_EXERCISE INPUTS_:
::::::::

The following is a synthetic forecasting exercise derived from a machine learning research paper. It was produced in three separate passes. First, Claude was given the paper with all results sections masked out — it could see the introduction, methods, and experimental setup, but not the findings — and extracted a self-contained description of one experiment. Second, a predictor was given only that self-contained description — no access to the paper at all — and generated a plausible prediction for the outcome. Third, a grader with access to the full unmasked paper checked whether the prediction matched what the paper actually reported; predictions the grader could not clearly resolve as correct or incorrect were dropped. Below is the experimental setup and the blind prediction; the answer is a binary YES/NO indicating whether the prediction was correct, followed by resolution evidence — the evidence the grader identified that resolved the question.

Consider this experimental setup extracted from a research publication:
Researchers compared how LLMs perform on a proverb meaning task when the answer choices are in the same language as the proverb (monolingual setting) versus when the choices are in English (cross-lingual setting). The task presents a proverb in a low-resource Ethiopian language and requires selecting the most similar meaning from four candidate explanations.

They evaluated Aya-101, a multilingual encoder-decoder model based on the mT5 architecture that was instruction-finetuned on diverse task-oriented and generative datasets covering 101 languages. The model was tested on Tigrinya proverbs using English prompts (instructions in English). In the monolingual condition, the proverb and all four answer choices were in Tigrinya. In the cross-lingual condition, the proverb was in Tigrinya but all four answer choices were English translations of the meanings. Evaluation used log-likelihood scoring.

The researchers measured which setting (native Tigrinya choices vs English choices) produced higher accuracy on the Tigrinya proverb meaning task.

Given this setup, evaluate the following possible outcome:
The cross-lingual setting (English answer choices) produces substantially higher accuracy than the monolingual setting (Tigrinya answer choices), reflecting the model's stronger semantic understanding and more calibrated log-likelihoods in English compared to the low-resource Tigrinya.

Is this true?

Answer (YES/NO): YES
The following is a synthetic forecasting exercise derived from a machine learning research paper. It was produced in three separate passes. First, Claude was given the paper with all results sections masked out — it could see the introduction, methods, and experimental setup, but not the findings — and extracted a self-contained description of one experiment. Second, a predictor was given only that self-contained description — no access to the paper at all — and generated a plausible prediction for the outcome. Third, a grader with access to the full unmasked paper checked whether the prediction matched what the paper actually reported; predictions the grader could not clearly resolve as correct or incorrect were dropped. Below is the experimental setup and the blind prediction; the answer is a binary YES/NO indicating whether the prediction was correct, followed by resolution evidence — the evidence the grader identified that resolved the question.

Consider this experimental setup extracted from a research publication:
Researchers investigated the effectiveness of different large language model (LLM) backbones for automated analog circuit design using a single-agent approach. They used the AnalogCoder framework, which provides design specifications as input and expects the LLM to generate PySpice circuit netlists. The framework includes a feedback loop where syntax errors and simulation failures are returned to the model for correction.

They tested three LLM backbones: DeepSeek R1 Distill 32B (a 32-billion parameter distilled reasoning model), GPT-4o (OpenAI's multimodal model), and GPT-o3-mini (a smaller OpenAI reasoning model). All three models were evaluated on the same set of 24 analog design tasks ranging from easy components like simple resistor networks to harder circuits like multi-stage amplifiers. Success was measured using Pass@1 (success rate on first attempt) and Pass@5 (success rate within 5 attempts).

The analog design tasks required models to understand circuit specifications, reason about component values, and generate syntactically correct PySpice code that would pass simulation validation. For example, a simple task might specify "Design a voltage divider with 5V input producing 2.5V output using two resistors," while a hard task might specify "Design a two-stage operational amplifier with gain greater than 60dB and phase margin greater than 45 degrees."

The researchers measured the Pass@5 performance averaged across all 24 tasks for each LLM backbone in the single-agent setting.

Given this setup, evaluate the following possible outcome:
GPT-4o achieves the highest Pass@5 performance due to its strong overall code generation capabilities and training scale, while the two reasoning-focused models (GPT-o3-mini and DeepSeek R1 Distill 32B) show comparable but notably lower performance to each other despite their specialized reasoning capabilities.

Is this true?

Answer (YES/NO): NO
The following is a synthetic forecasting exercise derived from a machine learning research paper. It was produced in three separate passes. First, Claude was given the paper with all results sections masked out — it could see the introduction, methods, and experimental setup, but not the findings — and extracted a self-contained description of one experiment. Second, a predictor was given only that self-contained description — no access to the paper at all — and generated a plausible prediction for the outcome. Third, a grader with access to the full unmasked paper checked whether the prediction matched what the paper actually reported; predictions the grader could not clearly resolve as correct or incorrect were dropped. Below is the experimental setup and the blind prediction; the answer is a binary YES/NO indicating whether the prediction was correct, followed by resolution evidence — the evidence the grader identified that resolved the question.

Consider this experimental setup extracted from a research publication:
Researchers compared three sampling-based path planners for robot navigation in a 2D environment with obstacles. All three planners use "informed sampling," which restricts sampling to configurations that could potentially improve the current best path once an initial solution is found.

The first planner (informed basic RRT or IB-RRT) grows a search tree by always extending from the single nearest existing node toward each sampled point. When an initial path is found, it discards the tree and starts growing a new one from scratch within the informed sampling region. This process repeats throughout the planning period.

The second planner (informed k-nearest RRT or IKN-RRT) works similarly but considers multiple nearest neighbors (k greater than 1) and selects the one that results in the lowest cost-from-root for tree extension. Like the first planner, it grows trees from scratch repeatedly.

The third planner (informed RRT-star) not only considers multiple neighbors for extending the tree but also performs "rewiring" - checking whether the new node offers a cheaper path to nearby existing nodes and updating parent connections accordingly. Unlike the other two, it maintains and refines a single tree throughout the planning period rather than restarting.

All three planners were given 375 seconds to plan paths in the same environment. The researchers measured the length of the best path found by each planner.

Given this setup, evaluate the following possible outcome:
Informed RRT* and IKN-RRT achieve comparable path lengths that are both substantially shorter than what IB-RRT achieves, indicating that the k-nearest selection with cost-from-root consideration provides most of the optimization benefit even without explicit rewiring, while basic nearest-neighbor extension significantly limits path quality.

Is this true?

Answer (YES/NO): NO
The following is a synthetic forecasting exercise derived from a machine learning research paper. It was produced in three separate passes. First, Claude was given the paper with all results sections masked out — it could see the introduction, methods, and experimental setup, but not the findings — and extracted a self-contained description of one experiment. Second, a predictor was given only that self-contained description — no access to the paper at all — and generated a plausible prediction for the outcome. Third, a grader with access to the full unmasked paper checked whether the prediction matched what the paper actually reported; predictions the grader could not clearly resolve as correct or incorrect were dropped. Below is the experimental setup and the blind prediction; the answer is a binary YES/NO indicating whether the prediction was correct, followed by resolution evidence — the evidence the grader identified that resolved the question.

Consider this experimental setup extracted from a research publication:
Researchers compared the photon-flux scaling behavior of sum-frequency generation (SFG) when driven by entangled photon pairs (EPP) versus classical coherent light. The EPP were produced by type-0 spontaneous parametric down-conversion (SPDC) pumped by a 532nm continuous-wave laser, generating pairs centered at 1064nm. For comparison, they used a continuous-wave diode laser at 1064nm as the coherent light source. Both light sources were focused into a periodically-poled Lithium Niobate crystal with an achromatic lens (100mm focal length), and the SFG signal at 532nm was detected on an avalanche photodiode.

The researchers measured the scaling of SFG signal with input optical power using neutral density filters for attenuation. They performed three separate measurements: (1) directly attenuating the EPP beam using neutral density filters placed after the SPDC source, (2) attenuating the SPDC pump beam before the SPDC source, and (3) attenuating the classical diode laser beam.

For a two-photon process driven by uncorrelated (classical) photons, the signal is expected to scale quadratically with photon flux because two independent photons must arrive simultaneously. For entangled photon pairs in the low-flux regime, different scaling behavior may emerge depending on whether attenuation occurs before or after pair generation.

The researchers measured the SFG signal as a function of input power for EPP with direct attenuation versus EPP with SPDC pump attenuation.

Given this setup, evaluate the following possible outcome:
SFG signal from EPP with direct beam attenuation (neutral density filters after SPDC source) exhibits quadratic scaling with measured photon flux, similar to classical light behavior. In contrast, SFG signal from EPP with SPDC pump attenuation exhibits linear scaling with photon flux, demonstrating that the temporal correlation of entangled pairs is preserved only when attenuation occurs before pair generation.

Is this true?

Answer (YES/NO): YES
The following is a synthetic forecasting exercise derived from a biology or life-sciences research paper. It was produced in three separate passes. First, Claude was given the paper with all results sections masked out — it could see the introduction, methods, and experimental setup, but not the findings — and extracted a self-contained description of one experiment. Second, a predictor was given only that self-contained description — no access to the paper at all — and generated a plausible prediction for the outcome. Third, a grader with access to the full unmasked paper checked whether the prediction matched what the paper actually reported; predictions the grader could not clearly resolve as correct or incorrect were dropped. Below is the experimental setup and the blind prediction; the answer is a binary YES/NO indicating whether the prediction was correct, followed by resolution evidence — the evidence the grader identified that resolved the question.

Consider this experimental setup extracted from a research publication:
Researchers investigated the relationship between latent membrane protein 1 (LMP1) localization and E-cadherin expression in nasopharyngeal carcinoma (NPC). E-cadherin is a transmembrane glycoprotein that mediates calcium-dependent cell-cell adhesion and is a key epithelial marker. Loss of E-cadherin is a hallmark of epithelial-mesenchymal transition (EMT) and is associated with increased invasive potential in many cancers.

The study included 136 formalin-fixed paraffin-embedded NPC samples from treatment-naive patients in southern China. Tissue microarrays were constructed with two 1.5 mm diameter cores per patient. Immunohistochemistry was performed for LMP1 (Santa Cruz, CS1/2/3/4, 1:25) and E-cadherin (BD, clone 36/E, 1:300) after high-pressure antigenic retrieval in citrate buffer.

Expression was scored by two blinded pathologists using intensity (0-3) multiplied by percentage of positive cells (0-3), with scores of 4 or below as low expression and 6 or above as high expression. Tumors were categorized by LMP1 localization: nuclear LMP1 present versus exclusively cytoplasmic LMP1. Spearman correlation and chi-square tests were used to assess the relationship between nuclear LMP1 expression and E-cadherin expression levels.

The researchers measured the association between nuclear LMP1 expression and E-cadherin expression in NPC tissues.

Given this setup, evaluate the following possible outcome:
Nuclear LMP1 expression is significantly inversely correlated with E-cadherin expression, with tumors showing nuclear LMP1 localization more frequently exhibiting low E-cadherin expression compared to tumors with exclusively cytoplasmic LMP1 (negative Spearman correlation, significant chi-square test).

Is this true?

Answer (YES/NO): YES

::::::::

_EXERCISE DETAILS_: Start at the line with "The researchers measured the association" and stop at the end of the records. Write those lines out exactly and add nothing.

_OUTPUT FOR THIS TASK_:
The researchers measured the association between nuclear LMP1 expression and E-cadherin expression in NPC tissues.

Given this setup, evaluate the following possible outcome:
Nuclear LMP1 expression is significantly inversely correlated with E-cadherin expression, with tumors showing nuclear LMP1 localization more frequently exhibiting low E-cadherin expression compared to tumors with exclusively cytoplasmic LMP1 (negative Spearman correlation, significant chi-square test).

Is this true?

Answer (YES/NO): YES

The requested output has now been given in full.